A woman dances down Fifth Avenue at the Puerto Rican Day Parade in New York on Sunday. Thousands celebrate their culture each year. 
 (Associated Press / The Spokesman-Review)
A woman dances down Fifth Avenue at the Puerto Rican Day Parade in New York on Sunday. Thousands celebrate their culture each year. (Associated Press / The Spokesman-Review)
Karen Matthews Associated Press

NEW YORK – Thousands of Puerto Ricans gathered on Sunday for one of the city’s largest celebrations of ethnic pride, with beauty queens perched on floats blaring salsa music and high school drill teams showing off hip-hop moves.
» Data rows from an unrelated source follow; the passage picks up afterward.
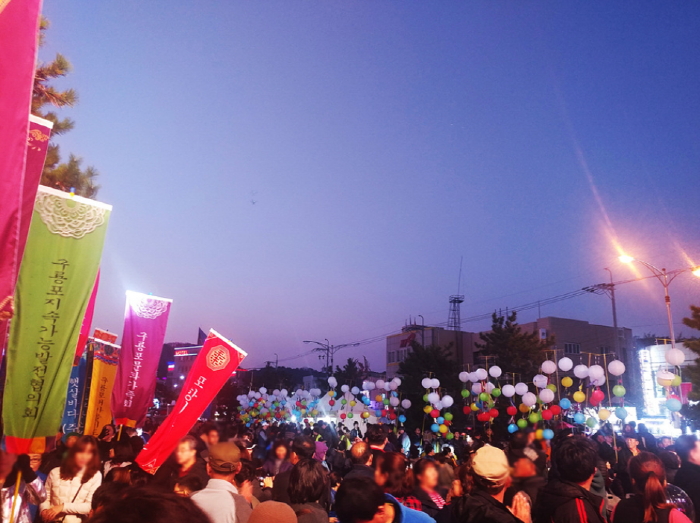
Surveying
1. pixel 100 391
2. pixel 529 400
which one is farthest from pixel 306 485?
pixel 529 400

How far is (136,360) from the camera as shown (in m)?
10.3

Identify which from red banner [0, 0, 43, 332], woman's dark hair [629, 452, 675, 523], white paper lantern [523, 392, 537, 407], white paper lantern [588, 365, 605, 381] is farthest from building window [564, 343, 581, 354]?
red banner [0, 0, 43, 332]

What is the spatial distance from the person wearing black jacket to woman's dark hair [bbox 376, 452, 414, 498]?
1.38 m

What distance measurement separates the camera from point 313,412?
29281 millimetres

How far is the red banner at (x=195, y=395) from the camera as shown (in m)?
6.14

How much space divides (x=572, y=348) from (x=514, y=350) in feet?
69.5

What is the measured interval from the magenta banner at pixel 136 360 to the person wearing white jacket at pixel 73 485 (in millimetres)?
5520

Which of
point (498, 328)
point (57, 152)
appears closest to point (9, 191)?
point (57, 152)

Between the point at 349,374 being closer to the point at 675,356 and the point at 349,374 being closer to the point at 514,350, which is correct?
the point at 514,350

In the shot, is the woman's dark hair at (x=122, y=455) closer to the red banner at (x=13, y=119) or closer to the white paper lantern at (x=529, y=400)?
the red banner at (x=13, y=119)

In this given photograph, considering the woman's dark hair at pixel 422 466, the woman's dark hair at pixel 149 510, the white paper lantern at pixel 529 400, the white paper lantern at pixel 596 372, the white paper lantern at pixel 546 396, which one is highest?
the white paper lantern at pixel 596 372

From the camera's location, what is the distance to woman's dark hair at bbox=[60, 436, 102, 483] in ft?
16.0

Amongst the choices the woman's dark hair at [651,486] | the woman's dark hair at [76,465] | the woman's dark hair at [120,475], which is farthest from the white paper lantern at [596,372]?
the woman's dark hair at [76,465]

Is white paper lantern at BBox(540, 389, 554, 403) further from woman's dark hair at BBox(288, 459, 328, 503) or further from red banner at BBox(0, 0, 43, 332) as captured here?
red banner at BBox(0, 0, 43, 332)
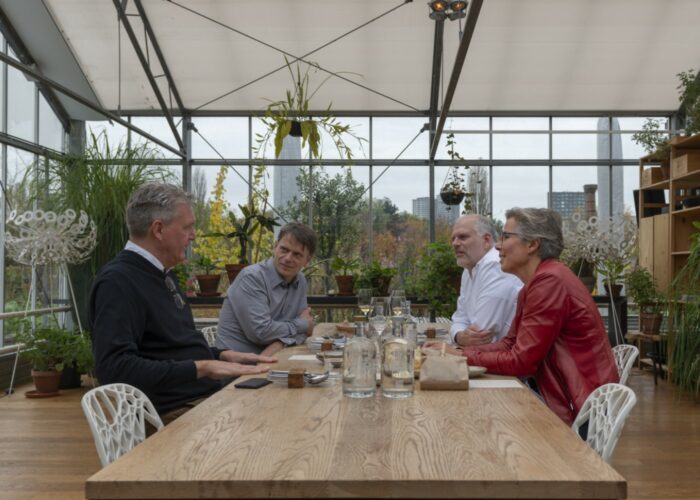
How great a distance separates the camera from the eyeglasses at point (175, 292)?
304cm

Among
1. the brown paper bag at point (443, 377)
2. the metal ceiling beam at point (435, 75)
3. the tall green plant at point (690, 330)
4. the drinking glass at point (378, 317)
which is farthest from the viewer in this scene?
the metal ceiling beam at point (435, 75)

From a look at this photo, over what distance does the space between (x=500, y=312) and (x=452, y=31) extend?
20.6 ft

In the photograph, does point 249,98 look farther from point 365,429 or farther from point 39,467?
point 365,429

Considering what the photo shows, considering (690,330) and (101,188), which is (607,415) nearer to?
(690,330)

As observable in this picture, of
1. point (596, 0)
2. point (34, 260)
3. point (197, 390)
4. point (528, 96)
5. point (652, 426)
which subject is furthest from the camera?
point (528, 96)

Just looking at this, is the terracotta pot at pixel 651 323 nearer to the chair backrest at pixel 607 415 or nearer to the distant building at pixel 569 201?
the distant building at pixel 569 201

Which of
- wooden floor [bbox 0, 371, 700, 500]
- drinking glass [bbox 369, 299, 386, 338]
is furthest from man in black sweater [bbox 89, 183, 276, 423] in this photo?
wooden floor [bbox 0, 371, 700, 500]

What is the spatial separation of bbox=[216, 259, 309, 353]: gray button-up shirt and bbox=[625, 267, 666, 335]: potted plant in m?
5.09

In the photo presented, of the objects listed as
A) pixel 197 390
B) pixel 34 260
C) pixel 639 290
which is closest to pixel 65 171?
pixel 34 260

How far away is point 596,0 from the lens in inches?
343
“It’s a beautiful parade – so much Puerto Rican pride,” said Carmen Vega, a member of a group of guitar players from the city of Yauco on the island’s southwest coast.

The Puerto Rican parade has been celebrated as an annual event in New York since 1958. While it was impossible to estimate this year’s crowd, hundreds of thousands have attended in recent years.

More than a third of the city’s 2.1 million Hispanics are Puerto Rican, according to the 2000 Census.

“What you’re seeing here are people who are proud of where they came from and proud of where they are, and that’s what New York has always been,” said Mayor Michael Bloomberg, who waved his own Puerto Rican flag as he marched with supporters and parade organizers on Fifth Avenue.

Although the celebration was generally peaceful, a police officer suffered lacerations to his hand during a dispute, said Detective Noel Waters, a police spokesman.